◆ REQUIRED WORK
1) Name each term that the UAL director plan amendment defines by placing a short name in parentheses.
2) In the UAL director plan amendment, what date is the amendment made as of?
3) Write the next part of the UAL director plan amendment, picking up after its final sentence.

◆ EXCERPT
+++

Three Months Ended

EX-10.2 3 c76278exv10w2.htm EXHIBIT 10.2 Filed by Bowne Pure Compliance
Exhibit 10.2
UAL CORPORATION
2006 DIRECTOR EQUITY INCENTIVE PLAN
AMENDMENT NO. 1
This Amendment No. 1 (this “Amendment”) to the UAL Corporation 2006 Director Equity Incentive Plan, dated February 1, 2006 (the “DEIP”), sponsored by UAL Corporation, a Delaware corporation (“UAL”), is made as of this 26th day of September 2008.
WHEREAS final regulations have been promulgated under Section 409A of the Internal Revenue Code of 1986, as amended (the “Code”), pursuant to which UAL deems amendments to the DEIP should be enacted to preserve, to the maximum extent reasonably practicable, the intended after-tax benefits to the participants; and
WHEREAS pursuant to Section 15 of the DEIP, the DEIP may be amended by a writing approved by the Board of Directors of UAL (the “Board”);
NOW THEREFORE, subject to approval of the Board, UAL hereby amends the DEIP for changes necessary or desirable to comply with the final regulations under Section 409A of the Code, as follows (capitalized terms not otherwise defined herein shall have the meaning assigned thereto in the DEIP):
1. Amendment and Restatement of Section 2(i). Section 2(i) of the DEIP is hereby amended and restated in its entirety to read as follows:
“(i) Change in Control. A “Change in Control” means an event described in Section 12, provided such event is an event that qualifies as an event described in Section 409A(a)(2)(A)(v) of the Code.”

+++

◆ INFORMATION GIVEN

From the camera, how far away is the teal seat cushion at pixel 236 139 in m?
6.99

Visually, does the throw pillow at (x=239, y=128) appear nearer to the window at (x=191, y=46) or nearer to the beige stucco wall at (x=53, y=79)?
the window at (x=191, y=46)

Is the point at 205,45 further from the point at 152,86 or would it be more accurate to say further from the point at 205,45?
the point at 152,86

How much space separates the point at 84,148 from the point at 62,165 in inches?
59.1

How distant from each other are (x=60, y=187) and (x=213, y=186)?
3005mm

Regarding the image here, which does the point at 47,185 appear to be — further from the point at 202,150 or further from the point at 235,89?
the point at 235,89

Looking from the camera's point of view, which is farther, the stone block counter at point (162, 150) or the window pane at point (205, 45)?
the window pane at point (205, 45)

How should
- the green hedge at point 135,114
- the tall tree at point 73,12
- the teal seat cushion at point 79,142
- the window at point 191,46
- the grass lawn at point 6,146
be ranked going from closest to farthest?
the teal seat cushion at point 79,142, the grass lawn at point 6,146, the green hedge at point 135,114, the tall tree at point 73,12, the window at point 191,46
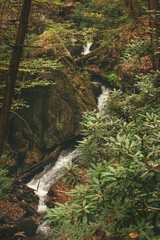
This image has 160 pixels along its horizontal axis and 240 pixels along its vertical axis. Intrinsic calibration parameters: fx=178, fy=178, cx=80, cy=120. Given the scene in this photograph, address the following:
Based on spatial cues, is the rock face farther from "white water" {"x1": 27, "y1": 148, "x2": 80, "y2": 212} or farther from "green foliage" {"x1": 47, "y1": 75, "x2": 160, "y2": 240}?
"green foliage" {"x1": 47, "y1": 75, "x2": 160, "y2": 240}

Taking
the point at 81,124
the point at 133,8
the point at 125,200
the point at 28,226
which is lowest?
the point at 28,226

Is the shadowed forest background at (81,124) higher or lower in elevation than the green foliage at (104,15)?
lower

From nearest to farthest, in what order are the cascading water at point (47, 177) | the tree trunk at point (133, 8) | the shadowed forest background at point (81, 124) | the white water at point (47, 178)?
the shadowed forest background at point (81, 124) < the cascading water at point (47, 177) < the white water at point (47, 178) < the tree trunk at point (133, 8)

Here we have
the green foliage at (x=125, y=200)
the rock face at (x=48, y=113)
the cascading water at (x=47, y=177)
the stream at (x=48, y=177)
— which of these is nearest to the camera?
the green foliage at (x=125, y=200)

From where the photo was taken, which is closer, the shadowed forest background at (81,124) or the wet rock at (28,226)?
the shadowed forest background at (81,124)

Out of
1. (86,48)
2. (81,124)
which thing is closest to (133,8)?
(86,48)

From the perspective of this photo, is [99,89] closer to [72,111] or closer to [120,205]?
[72,111]

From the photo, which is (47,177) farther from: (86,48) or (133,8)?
(86,48)

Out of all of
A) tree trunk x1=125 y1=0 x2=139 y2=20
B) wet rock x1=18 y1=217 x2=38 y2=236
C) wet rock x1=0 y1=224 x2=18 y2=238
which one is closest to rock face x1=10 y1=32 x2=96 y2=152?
wet rock x1=18 y1=217 x2=38 y2=236

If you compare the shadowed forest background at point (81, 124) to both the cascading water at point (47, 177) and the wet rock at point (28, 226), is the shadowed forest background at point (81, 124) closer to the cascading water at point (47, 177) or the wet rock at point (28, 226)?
the wet rock at point (28, 226)

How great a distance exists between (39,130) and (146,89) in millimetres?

+++

◆ RESPONSES TO THE TASKS
1) Amendment, DEIP, UAL, Code, Board

2) September 26, 2008

3)
2. Amendment and Restatement of Section 2(m). Section 2(m) of the DEIP is hereby amended and restated in its entirety to read as follows:
“(i) Continuity Directors. “Continuity Directors” means (1) those members of the Board who were directors on the date hereof and (2) those members of the Board (other than a director whose initial assumption of office was in connection with an actual or threatened election contest, including but not limited to a consent solicitation, relating to the election of directors of the Company) who were elected or appointed by, or on the nomination or recommendation of, at least a two-thirds majority of the then-existing directors who either were directors on the date hereof or were previously so elected or appointed.”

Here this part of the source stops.